### Goal of the exercise
A verbatim transcript of the data that follows, free of images, is the expected result.

### Data extract
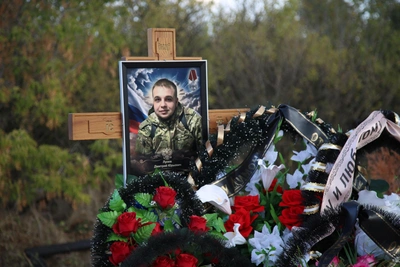 В Волгограде простились с бойцом «Шторма» Луневым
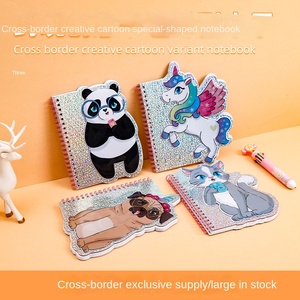 Cuốn sách cuộn xoắn ốc giá trị cao sáng tạo cho học sinh tiểu học dễ thương phim hoạt hình động vật nhỏ ngoài hành tinh 60 giấy cho nhật ký - Product Image 3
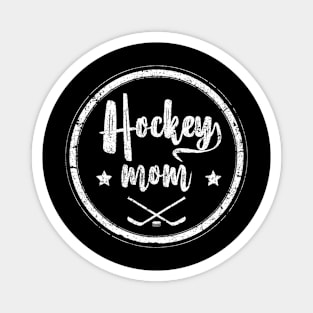 Womens Proud Hockey Mom Distressed Ice Hockey Magnet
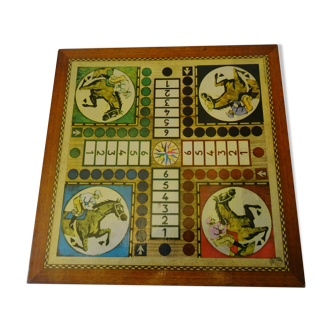 Boite de 4 jeux de société petits chevaux oies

### Solution to the problem
 В Волгограде простились с бойцом «Шторма» Луневым
 Cuốn sách cuộn xoắn ốc giá trị cao sáng tạo cho học sinh tiểu học dễ thương phim hoạt hình động vật nhỏ ngoài hành tinh 60 giấy cho nhật ký - Product Image 3
 Womens Proud Hockey Mom Distressed Ice Hockey Magnet
 Boite de 4 jeux de société petits chevaux oies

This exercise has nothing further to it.